Kubernetes, databases, VPNs, and on-premises systems.

Key Capabilities

  • Real-time sync with configurable intervals
  • Automatic entity resolution across multiple sources
  • Incremental updates for efficiency
  • Webhook support for instant notifications
  • Custom connector SDK for proprietary systems

Events (CAEP)

Continuous security signals

TigerIdentity implements CAEP (Continuous Access Evaluation Protocol) to receive and act on real-time security events from identity providers and security tools.

Security Events

Impossible travel, suspicious activity, compromised credentials, and other security signals.

Compliance Events

Termination events, policy changes, and compliance-related triggers.

Risk Events

Risk score changes, device compliance violations, and contextual risk signals.

Key Capabilities

  • Standard CAEP (RFC 8935) event format
  • Automatic session revocation based on events
  • Event correlation and deduplication
  • Custom event handlers and webhooks
  • Full audit trail of event processing

Access Request Flow

Here's what happens when a principal requests access to a resource.

1

Request Received

Application makes a decision API call with principal, resource, action, and context.

2

Identity Resolution

TigerIdentity resolves the principal identity, group memberships, and attributes from the Identity Fabric.

3

Policy Matching

The Decision Engine finds all policies that apply to this principal, resource, and action combination.

4

Condition Evaluation

Each policy condition is evaluated against the current context (time, location, MFA status, risk score, etc.).

5

Decision Rendered

A final allow or deny decision is returned based on policy priority and conflict resolution rules.

6

Session Created

If allowed, a session is created with the specified TTL and registered for continuous evaluation.

7

Continuous Monitoring

CAEP events are monitored for changes that might invalidate the session (security events, policy updates, etc.).

8

Automatic Revocation

If conditions change or TTL expires, the session is automatically revoked and the application is notified.

Example Scenario

Let's walk through a complete example to see how these concepts work together.

Principal

Alice, a DevOps engineer, is a member of the "engineering" group in Okta.
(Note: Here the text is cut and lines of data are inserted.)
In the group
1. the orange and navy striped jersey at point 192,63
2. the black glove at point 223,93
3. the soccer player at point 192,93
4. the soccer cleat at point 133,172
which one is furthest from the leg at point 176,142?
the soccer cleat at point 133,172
She has completed MFA 10 minutes ago and is working from a managed MacBook Pro.

Resource

PostgreSQL production database ("prod-postgres") tagged with environment=production and sensitivity=high.

Policy

Engineering database access policy allows engineers to read/write production databases during business hours (9-5 PT) with recent MFA, 8-hour session limit.

Decision

Alice requests write access at 2:00 PM on Tuesday. All conditions satisfied: business hours, recent MFA, managed device. Access ALLOWED for 8 hours.

Continuous Evaluation

At 6:00 PM, a CAEP event arrives: "impossible travel" detected for Alice's account. TigerIdentity automatically revokes all active sessions and notifies the application.

Zero Standing Privilege in Action

Alice never had "standing access" to the production database. Access was granted just-in-time when needed, would have expired after 8 hours, but was automatically revoked in 4 hours when suspicious activity was detected. No manual intervention required.